** LATIHAN SINGKAT **
Tuliskan lanjutan ulasan film Sang Pemimpi di bawah ini, mulai setelah kalimat terakhirnya.

Saturday, December 19, 2009

Review Sang Pemimpi The Movie ; Maaf dan Terima Kasih buat Bung Riri!

Sang Pemimpi, buku kedua dari Tetralogi Laskar Pelangi yang cukup mempengaruhi hidup saya. Begitu menginspirasi, menggugah, dan penuh semangat hidup. Walau tak terhitung telah berapa kali saya mengkhatamkannya, namun tetap saja menyisakan kesan yang sama; 'kaya', menyentuh, manis tak terperi. Semua kesan itu, tentu karena Sang Pemimpi bukan hanya sekadar karya fiksi, tapi sebuah cerita yang dilatarbelakangi oleh kisah hidup penulisnya sendiri, Andrea Hirata. Dan... karya-karya 'based on true story' adalah semacam katalisator perjalanan hidup saya, I love it!

Menyusul Laskar Pelangi yang telah sukses menyedot jutaan penonton, Sang Pemimpi ikut diadaptasi ke dalam sebuah film. Hmm... ini tentunya membuat penasaran para penggemar Tetralogi Laskar Pelangi, termasuk saya.

Mengikuti perkembangan proses pembuatan film ini (dari proses casting para pemain, proses syuting itu sendiri, dan pada akhirnya menyaksikan trailernya) membuat saya semakin penasaran. Seperti apakah film Sang Pemimpi? Sebuah tanda tanya besar itu menelorkan banyak tanda tanya lain di benak saya, seperti "Bagaimanakah wujud karakter unik si Arai? Bagaimanakah kegeraman Pak Mustar yang diwujudkan dalam film ini? Bagaimana pula kelakuan Jimbron yang tambun - invalid tapi kocak itu? Bagaimanakah acting Ariel Peterpan sebagai Arai dewasa? Sanggupkah ia memerankan tokoh yang cukup berpengaruh itu dengan baik? Lalu, bagaimanakah pula acting Nugie sebagai Pak Balia? Kemudian, kenapa saat wisuda (di Trailer), Ikal dan Arai satu kampus? Berubahkah jalan ceritanya? Bagaimanakah endingnya?

** DATA YANG DIBERIKAN **
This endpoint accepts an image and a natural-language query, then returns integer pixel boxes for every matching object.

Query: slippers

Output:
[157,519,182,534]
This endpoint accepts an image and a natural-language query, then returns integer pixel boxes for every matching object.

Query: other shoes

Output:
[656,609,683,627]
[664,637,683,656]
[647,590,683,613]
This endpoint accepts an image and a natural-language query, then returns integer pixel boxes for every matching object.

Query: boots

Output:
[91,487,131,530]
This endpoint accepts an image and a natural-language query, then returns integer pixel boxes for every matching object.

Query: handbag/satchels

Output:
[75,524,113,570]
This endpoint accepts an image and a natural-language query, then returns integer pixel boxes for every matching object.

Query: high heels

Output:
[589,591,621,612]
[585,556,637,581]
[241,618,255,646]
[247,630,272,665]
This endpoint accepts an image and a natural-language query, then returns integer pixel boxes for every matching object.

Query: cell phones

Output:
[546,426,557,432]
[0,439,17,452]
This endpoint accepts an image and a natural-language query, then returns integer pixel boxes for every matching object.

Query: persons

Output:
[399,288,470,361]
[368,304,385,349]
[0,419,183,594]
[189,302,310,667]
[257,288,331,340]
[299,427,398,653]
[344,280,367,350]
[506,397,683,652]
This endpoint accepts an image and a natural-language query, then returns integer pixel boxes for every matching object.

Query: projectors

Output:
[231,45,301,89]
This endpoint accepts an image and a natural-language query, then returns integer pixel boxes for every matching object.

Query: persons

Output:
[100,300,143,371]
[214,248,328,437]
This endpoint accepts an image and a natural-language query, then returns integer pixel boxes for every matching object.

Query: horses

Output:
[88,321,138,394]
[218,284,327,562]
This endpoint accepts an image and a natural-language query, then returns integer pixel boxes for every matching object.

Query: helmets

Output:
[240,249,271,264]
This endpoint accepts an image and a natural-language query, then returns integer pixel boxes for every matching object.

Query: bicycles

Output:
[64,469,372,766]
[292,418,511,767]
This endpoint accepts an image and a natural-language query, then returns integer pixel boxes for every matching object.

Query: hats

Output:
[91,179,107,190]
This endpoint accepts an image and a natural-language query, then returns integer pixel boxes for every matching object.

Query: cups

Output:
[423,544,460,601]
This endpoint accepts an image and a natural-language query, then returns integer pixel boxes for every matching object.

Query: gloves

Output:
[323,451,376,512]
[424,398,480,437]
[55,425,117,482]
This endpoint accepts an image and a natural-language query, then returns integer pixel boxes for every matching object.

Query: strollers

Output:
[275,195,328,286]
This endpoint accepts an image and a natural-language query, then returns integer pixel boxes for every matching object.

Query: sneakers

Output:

** JAWABAN TERTULIS **
Dan semua pertanyaan itu kini terjawab sudah. Alhamdulillah, saya berkesempatan untuk menonton Premier Sang Pemimpi yang telah ditunggu-tunggu ini.Berawal dari ajakan seorang teman, akhirnya saya bersama ke-8 teman sesama plurker ini (Dhodie, Achie, Ai, Gege, Nopih Gosip, Kartini Samon, Iman, dan Ramadoni) nonton bareng di Pejaten Village.


Walau saya belum tahu di mana rimbanya Pejaten Village itu, *maklum saya baru di Jakarta temans*, tak menyurutkan tekad saya untuk menonton Premier Sang Pemimpi! Saya jadi ingat, dulu sewaktu saya masih di Pagar Alam, karena tak ada bioskop, saya nekat pergi ke Palembang yang jaraknya 6 jam perjalanan naik bis, hanya untuk menonton Premier Laskar Pelangi :D


Alhamdulillah, perjalanan saya dari kos menuju Pejaten Village, aman dan lancar. Belajar dari pengalaman 'nyasar' saya tempo hari, selain saya bilang ke kondektur kemana tujuan saya, saya jadi merasa 'bebal' karena saya berkali-kali bertanya pada mas-mas yang duduk di dekat saya, "Pejaten Village dah lewat belum, Mas?" Tak lama kemudian, "Pejaten Village masih lama ya, Mas?" Lalu, "Masih jauh ya, Mas Pejaten Village?" Hihihi, sampe kesel kali tuh mas-mas saya tanyain mulu :D


Lalu, ada Mbak-mbak yang mau turun bilang ke saya, "Mbak mau ke Pejaten ya? Ituh tuh Mbak, stop aja deket lampu merah", ia berujar sambil menunjuk ke arah depan. Saya mengangguk, tersenyum-senyum, dan berterima kasih. Haha... mungkin dari tadi Mbak itu memperhatikan saya yang was-was mengantisipasi dimana... letaknya Pejaten Village :D


Akhirnya, sampai juga saya di Pejaten Village. Bertemu Achie, Gege, Ai, dan Ramadoni di 21. Di detik-detik kritis saat film akan dimulai, barulah sang leader muncul, Dhodie, beserta teman-teman yang lain; Nopih Gosip, Kartini Samon, dan Iman.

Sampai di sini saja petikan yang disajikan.